(Image and question entries)
======

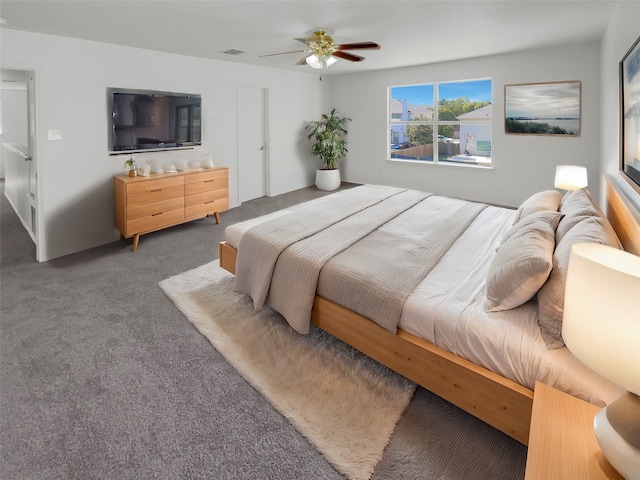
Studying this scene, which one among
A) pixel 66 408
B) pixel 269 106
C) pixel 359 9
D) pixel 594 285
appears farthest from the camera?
pixel 269 106

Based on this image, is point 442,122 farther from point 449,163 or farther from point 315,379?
point 315,379

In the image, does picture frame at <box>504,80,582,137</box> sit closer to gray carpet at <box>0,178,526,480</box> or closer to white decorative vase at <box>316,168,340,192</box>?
white decorative vase at <box>316,168,340,192</box>

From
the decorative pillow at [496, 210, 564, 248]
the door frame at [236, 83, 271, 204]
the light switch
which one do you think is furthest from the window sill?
the light switch

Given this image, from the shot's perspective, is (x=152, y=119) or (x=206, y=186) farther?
(x=206, y=186)

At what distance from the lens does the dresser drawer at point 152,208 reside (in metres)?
4.17

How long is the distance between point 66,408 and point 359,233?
2023mm

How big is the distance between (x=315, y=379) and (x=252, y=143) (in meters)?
5.12

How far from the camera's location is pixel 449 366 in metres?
1.75

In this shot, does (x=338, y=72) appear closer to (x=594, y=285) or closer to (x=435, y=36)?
(x=435, y=36)

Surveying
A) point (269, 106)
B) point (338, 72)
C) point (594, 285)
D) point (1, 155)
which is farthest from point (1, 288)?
point (1, 155)

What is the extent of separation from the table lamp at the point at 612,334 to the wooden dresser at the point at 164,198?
423cm

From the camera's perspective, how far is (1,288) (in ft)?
10.5

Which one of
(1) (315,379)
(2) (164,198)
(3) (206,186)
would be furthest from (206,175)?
(1) (315,379)

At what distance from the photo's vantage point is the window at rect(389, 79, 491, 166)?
607 cm
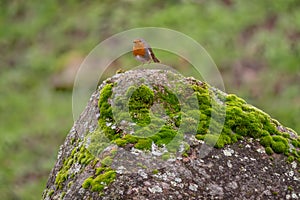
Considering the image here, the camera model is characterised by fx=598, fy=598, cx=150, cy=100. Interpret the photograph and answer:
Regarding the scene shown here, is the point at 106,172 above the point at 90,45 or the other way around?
the other way around

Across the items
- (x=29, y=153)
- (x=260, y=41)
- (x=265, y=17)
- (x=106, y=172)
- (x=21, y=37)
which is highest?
(x=21, y=37)

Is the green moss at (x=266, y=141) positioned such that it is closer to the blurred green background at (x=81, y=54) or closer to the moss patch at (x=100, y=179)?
the moss patch at (x=100, y=179)

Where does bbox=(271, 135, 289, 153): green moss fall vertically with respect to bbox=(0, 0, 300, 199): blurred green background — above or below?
below

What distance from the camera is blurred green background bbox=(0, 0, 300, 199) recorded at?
11.3 meters

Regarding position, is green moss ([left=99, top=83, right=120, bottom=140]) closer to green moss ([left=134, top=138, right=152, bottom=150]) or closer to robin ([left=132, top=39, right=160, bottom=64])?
green moss ([left=134, top=138, right=152, bottom=150])

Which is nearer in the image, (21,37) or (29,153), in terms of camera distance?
(29,153)

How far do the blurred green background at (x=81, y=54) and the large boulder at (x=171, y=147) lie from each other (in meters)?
5.60

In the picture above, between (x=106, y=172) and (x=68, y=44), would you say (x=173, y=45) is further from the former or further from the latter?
(x=106, y=172)

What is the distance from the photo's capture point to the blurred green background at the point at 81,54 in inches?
444

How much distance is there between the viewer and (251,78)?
12352mm

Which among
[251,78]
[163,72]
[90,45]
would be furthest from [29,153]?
[163,72]

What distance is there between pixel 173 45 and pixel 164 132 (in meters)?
8.56

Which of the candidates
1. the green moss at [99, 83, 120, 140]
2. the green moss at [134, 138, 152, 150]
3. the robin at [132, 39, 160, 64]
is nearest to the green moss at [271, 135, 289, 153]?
the green moss at [134, 138, 152, 150]

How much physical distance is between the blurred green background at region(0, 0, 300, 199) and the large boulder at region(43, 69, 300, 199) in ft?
18.4
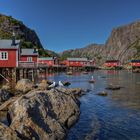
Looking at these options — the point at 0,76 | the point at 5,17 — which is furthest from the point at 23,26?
the point at 0,76

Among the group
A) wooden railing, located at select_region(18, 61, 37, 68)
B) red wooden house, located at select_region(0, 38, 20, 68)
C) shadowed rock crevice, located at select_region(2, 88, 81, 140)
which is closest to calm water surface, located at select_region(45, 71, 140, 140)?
shadowed rock crevice, located at select_region(2, 88, 81, 140)

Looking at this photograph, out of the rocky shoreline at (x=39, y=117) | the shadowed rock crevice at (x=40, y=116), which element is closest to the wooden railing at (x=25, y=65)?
the rocky shoreline at (x=39, y=117)

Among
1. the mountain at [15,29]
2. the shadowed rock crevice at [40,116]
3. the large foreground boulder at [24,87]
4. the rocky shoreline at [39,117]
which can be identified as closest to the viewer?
the rocky shoreline at [39,117]

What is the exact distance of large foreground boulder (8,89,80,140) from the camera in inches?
583

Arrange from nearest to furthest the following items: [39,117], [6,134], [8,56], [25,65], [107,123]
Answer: [6,134]
[39,117]
[107,123]
[8,56]
[25,65]

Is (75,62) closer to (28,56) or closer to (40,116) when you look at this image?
(28,56)

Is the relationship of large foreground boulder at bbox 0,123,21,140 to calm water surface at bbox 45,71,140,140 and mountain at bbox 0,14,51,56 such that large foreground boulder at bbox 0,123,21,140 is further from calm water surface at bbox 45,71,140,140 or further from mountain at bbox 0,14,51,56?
mountain at bbox 0,14,51,56

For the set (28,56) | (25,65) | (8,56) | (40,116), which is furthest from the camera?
(28,56)

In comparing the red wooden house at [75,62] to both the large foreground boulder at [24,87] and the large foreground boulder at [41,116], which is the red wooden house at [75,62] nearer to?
the large foreground boulder at [24,87]

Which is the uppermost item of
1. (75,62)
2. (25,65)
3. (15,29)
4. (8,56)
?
(15,29)

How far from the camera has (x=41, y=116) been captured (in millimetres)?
16812

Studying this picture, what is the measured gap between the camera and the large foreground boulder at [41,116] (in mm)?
14805

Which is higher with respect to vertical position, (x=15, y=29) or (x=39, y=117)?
(x=15, y=29)

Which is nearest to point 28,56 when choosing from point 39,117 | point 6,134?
point 39,117
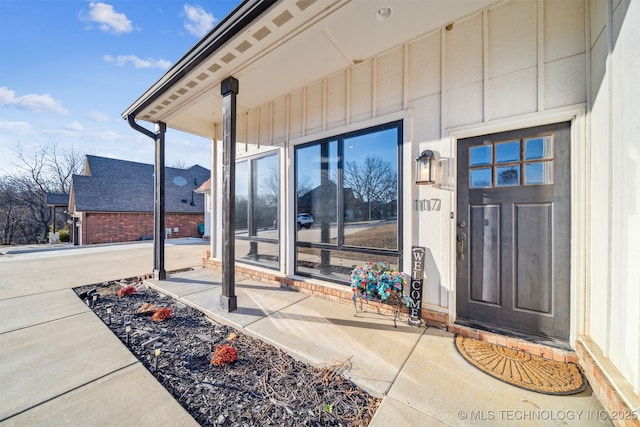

======

## PROBLEM DESCRIPTION
Pick out every line in the entries above that contains the word "window" and copy each one in full.

## COMPLETE RESPONSE
which one do you think is furthest from the window sill?
At what distance from the photo's vantage point is the window at rect(389, 79, 491, 166)?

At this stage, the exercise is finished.